» **TASKS TO CARRY OUT**
**A.** From the Jotun report excerpt, extract the passage from "Jotun has a" to "and coatings solutions." word for word.
**B.** List the instruments that the Jotun report excerpt names for hedging currency risk related to net cash flows in foreign currencies.

In addition, Jotun A/S hedges currency risk related to net cash flows in foreign currencies using forward contracts, options and foreign currency loans. Currency risk related to the parent company’s net investments in subsidiaries, associates, and joint ventures is not hedged. Jotun’s procedures and measures are considered satisfactory in relation to the Group’s exposure to financial risks.
In accordance with section 2-2 of the Norwegian Accounting Act, the Board confirms that the Group fulfils the requirements necessary to operate as a going concern, and that the 2025 financial statements have been prepared on the basis of this assumption.
Jotun has a Directors and Officers Liability Insurance for Board members, top leaders and key personnel in Jotun A/S as well as in all Group companies. The insurance covers financial loss resulting from a claim against the insured person from third parties. The insurance coverage is considered adequate compared to risk and size of the company.
In 2025, the Group’s underlying sales growth was solid, with record high sales volume achieved in both Decorative Paints and Performance Coatings. While reported sales growth slowed compared to the year before, this was mainly due to a stronger Norwegian krone and negative currency effects. The company’s success was supported by stable raw materials prices, the launch of new products, quality technical service and strong marketing concepts for premium paints and coatings solutions.
Jotun Decorative Paints finished 2025 with solid earnings and good volume growth evenly spread in all regions except for China, where consumer spending has dipped due to a slowing economy. Jotun’s growth was supported by high focus on previous launches of interior and exterior premium paints. During the year Jotun continued to strengthen its market position.
Most of Jotun’s growth in this segment is driven by the company’s network of about 10 000 dealers worldwide. To help them succeed, Jotun introduced the new Jotun Shop Concept designed to improve the shopping experience. Jotun also organised the release of the annual Global Colour Trends collection “Soulful Spaces” and launched new features to Jotun Multicolor, the company’s in-shop colour tinting concept. Additionally, the growth in the segment relies on skilled personnel and premium quality products, colours and services.
With double-digit sales growth and an increasing market share in all regions, Jotun Marine Coatings strengthened its position as the recognised global market leader in 2025. High volumes were mostly supported by increased activity in the Newbuilding market, but Jotun also achieved record growth in the Drydock and SeaStock markets.

» **DATASET**
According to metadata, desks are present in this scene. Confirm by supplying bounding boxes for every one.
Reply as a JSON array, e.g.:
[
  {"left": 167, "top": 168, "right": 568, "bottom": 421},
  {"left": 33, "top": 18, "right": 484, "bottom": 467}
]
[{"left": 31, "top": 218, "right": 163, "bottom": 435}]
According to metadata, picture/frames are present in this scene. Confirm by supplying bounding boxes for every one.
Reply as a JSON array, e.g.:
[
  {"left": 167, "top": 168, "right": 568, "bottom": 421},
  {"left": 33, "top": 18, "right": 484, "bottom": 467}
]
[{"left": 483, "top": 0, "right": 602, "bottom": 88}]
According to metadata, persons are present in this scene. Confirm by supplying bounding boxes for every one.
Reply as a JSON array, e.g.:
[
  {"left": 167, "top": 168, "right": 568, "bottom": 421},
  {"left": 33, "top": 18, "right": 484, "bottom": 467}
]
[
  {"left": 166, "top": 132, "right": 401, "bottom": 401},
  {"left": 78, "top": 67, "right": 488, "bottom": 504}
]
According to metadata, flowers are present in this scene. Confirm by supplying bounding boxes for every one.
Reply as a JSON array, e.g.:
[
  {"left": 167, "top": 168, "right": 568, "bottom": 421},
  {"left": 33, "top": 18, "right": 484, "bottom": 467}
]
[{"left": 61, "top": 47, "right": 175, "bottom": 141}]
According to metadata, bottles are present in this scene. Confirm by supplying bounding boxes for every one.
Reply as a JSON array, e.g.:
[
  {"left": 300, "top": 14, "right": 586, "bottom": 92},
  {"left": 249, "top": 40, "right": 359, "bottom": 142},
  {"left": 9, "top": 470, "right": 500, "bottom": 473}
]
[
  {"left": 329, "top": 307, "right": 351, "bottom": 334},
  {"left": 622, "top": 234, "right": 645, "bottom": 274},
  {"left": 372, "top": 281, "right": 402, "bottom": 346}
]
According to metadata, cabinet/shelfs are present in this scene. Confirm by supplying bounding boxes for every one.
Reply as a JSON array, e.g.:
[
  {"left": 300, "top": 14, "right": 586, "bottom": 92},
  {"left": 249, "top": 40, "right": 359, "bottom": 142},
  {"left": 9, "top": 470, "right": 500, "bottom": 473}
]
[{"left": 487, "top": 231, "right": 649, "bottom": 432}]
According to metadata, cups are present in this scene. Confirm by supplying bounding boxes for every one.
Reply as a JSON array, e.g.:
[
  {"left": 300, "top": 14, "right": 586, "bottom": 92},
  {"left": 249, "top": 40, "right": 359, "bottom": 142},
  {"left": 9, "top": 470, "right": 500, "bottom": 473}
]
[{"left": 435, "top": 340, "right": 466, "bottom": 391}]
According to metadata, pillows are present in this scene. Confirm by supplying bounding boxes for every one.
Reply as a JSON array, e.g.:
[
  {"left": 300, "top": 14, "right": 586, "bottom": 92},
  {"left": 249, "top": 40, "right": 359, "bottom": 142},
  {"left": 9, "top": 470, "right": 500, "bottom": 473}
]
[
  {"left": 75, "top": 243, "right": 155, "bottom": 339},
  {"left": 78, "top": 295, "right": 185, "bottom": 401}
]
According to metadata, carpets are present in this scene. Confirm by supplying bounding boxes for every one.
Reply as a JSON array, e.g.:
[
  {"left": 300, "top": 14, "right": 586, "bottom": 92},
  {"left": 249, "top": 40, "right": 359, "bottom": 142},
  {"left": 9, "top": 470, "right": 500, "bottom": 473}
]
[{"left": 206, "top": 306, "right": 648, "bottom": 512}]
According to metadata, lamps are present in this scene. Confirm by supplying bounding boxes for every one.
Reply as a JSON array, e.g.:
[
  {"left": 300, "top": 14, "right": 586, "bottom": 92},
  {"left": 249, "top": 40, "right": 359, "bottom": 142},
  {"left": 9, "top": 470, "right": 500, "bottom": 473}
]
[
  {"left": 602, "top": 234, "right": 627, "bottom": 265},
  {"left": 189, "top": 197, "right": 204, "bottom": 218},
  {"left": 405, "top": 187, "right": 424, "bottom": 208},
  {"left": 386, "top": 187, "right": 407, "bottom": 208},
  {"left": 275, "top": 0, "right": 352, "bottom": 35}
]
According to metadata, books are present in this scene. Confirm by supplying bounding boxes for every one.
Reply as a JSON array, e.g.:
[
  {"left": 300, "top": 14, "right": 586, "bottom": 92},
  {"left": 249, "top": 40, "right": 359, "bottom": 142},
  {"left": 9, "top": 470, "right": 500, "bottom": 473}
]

» **RESULTS FOR EACH TASK**
**A.**
Jotun has a Directors and Officers Liability Insurance for Board members, top leaders and key personnel in Jotun A/S as well as in all Group companies. The insurance covers financial loss resulting from a claim against the insured person from third parties. The insurance coverage is considered adequate compared to risk and size of the company.
In 2025, the Group’s underlying sales growth was solid, with record high sales volume achieved in both Decorative Paints and Performance Coatings. While reported sales growth slowed compared to the year before, this was mainly due to a stronger Norwegian krone and negative currency effects. The company’s success was supported by stable raw materials prices, the launch of new products, quality technical service and strong marketing concepts for premium paints and coatings solutions.

**B.**
- Forward contracts
- Options
- Foreign currency loans